Segment Start: Supplied entries

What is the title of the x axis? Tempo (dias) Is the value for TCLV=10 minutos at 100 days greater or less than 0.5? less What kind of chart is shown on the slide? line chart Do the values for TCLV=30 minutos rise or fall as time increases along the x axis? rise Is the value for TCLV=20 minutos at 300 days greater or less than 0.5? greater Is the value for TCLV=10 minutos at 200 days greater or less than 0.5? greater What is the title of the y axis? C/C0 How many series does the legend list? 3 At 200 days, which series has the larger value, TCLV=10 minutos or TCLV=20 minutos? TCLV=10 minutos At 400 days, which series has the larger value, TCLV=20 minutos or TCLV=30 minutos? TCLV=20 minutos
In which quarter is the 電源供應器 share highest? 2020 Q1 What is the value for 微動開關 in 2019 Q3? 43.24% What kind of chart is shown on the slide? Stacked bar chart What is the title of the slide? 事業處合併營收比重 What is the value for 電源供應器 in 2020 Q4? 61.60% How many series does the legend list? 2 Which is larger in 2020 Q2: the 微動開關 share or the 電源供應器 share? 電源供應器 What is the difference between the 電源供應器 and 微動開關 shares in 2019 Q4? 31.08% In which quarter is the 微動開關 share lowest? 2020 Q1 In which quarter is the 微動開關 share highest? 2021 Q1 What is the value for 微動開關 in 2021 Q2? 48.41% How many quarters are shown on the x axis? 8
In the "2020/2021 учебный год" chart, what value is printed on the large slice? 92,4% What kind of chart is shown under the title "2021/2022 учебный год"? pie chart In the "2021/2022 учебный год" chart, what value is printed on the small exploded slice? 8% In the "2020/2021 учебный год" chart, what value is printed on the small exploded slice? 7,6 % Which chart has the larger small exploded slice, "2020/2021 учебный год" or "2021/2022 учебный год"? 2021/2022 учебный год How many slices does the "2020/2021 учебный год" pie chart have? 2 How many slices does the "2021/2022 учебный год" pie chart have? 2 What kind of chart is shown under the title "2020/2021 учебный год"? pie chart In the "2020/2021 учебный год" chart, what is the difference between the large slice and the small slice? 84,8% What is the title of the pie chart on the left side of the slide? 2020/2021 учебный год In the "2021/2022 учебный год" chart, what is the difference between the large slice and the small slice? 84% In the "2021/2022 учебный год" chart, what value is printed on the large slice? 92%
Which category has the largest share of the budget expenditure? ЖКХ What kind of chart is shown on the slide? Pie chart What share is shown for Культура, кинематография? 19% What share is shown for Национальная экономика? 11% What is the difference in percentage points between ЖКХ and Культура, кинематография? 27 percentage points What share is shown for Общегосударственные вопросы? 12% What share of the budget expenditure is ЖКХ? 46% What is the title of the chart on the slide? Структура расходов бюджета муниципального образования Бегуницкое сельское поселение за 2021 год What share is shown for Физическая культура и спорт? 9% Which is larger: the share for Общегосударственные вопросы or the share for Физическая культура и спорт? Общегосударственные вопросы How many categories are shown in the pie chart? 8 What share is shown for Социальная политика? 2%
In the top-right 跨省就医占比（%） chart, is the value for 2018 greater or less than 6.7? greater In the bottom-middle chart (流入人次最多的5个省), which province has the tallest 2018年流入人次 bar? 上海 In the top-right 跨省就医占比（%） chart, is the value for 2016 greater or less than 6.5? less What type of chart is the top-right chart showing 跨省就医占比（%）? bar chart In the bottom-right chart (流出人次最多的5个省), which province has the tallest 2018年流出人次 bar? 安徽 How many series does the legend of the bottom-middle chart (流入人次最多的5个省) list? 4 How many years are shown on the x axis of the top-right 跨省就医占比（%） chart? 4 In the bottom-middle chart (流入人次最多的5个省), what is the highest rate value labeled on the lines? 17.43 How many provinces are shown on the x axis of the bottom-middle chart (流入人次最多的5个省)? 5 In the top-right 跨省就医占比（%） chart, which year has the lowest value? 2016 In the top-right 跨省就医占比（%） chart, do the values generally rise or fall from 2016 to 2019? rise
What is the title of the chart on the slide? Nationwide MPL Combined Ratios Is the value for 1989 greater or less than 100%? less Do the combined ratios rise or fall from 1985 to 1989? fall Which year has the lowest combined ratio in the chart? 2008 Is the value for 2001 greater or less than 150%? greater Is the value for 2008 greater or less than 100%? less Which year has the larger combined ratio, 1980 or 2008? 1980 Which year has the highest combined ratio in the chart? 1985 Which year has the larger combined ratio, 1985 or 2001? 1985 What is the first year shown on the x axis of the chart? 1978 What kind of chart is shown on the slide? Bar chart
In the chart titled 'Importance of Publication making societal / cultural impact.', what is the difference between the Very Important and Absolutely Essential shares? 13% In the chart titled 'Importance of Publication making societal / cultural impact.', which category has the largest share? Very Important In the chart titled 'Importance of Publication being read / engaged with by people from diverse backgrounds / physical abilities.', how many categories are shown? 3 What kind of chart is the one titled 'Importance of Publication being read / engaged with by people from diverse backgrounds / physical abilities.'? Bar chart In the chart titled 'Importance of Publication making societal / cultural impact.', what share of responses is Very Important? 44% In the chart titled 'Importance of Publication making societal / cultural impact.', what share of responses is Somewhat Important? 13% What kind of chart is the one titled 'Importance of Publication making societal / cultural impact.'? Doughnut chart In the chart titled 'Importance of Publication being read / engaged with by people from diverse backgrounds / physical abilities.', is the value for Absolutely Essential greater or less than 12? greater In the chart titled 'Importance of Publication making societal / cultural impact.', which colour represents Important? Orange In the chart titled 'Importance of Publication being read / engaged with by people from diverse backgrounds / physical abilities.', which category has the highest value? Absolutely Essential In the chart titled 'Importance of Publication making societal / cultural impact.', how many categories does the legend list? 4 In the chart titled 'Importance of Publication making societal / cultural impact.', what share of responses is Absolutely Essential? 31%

Segment End: Supplied entries

## Problem to work on:
Can you reproduce every one of the rows above word for word, changing nothing?

## Problem solution:
What is the title of the x axis? Tempo (dias) Is the value for TCLV=10 minutos at 100 days greater or less than 0.5? less What kind of chart is shown on the slide? line chart Do the values for TCLV=30 minutos rise or fall as time increases along the x axis? rise Is the value for TCLV=20 minutos at 300 days greater or less than 0.5? greater Is the value for TCLV=10 minutos at 200 days greater or less than 0.5? greater What is the title of the y axis? C/C0 How many series does the legend list? 3 At 200 days, which series has the larger value, TCLV=10 minutos or TCLV=20 minutos? TCLV=10 minutos At 400 days, which series has the larger value, TCLV=20 minutos or TCLV=30 minutos? TCLV=20 minutos
In which quarter is the 電源供應器 share highest? 2020 Q1 What is the value for 微動開關 in 2019 Q3? 43.24% What kind of chart is shown on the slide? Stacked bar chart What is the title of the slide? 事業處合併營收比重 What is the value for 電源供應器 in 2020 Q4? 61.60% How many series does the legend list? 2 Which is larger in 2020 Q2: the 微動開關 share or the 電源供應器 share? 電源供應器 What is the difference between the 電源供應器 and 微動開關 shares in 2019 Q4? 31.08% In which quarter is the 微動開關 share lowest? 2020 Q1 In which quarter is the 微動開關 share highest? 2021 Q1 What is the value for 微動開關 in 2021 Q2? 48.41% How many quarters are shown on the x axis? 8
In the "2020/2021 учебный год" chart, what value is printed on the large slice? 92,4% What kind of chart is shown under the title "2021/2022 учебный год"? pie chart In the "2021/2022 учебный год" chart, what value is printed on the small exploded slice? 8% In the "2020/2021 учебный год" chart, what value is printed on the small exploded slice? 7,6 % Which chart has the larger small exploded slice, "2020/2021 учебный год" or "2021/2022 учебный год"? 2021/2022 учебный год How many slices does the "2020/2021 учебный год" pie chart have? 2 How many slices does the "2021/2022 учебный год" pie chart have? 2 What kind of chart is shown under the title "2020/2021 учебный год"? pie chart In the "2020/2021 учебный год" chart, what is the difference between the large slice and the small slice? 84,8% What is the title of the pie chart on the left side of the slide? 2020/2021 учебный год In the "2021/2022 учебный год" chart, what is the difference between the large slice and the small slice? 84% In the "2021/2022 учебный год" chart, what value is printed on the large slice? 92%
Which category has the largest share of the budget expenditure? ЖКХ What kind of chart is shown on the slide? Pie chart What share is shown for Культура, кинематография? 19% What share is shown for Национальная экономика? 11% What is the difference in percentage points between ЖКХ and Культура, кинематография? 27 percentage points What share is shown for Общегосударственные вопросы? 12% What share of the budget expenditure is ЖКХ? 46% What is the title of the chart on the slide? Структура расходов бюджета муниципального образования Бегуницкое сельское поселение за 2021 год What share is shown for Физическая культура и спорт? 9% Which is larger: the share for Общегосударственные вопросы or the share for Физическая культура и спорт? Общегосударственные вопросы How many categories are shown in the pie chart? 8 What share is shown for Социальная политика? 2%
In the top-right 跨省就医占比（%） chart, is the value for 2018 greater or less than 6.7? greater In the bottom-middle chart (流入人次最多的5个省), which province has the tallest 2018年流入人次 bar? 上海 In the top-right 跨省就医占比（%） chart, is the value for 2016 greater or less than 6.5? less What type of chart is the top-right chart showing 跨省就医占比（%）? bar chart In the bottom-right chart (流出人次最多的5个省), which province has the tallest 2018年流出人次 bar? 安徽 How many series does the legend of the bottom-middle chart (流入人次最多的5个省) list? 4 How many years are shown on the x axis of the top-right 跨省就医占比（%） chart? 4 In the bottom-middle chart (流入人次最多的5个省), what is the highest rate value labeled on the lines? 17.43 How many provinces are shown on the x axis of the bottom-middle chart (流入人次最多的5个省)? 5 In the top-right 跨省就医占比（%） chart, which year has the lowest value? 2016 In the top-right 跨省就医占比（%） chart, do the values generally rise or fall from 2016 to 2019? rise
What is the title of the chart on the slide? Nationwide MPL Combined Ratios Is the value for 1989 greater or less than 100%? less Do the combined ratios rise or fall from 1985 to 1989? fall Which year has the lowest combined ratio in the chart? 2008 Is the value for 2001 greater or less than 150%? greater Is the value for 2008 greater or less than 100%? less Which year has the larger combined ratio, 1980 or 2008? 1980 Which year has the highest combined ratio in the chart? 1985 Which year has the larger combined ratio, 1985 or 2001? 1985 What is the first year shown on the x axis of the chart? 1978 What kind of chart is shown on the slide? Bar chart
In the chart titled 'Importance of Publication making societal / cultural impact.', what is the difference between the Very Important and Absolutely Essential shares? 13% In the chart titled 'Importance of Publication making societal / cultural impact.', which category has the largest share? Very Important In the chart titled 'Importance of Publication being read / engaged with by people from diverse backgrounds / physical abilities.', how many categories are shown? 3 What kind of chart is the one titled 'Importance of Publication being read / engaged with by people from diverse backgrounds / physical abilities.'? Bar chart In the chart titled 'Importance of Publication making societal / cultural impact.', what share of responses is Very Important? 44% In the chart titled 'Importance of Publication making societal / cultural impact.', what share of responses is Somewhat Important? 13% What kind of chart is the one titled 'Importance of Publication making societal / cultural impact.'? Doughnut chart In the chart titled 'Importance of Publication being read / engaged with by people from diverse backgrounds / physical abilities.', is the value for Absolutely Essential greater or less than 12? greater In the chart titled 'Importance of Publication making societal / cultural impact.', which colour represents Important? Orange In the chart titled 'Importance of Publication being read / engaged with by people from diverse backgrounds / physical abilities.', which category has the highest value? Absolutely Essential In the chart titled 'Importance of Publication making societal / cultural impact.', how many categories does the legend list? 4 In the chart titled 'Importance of Publication making societal / cultural impact.', what share of responses is Absolutely Essential? 31%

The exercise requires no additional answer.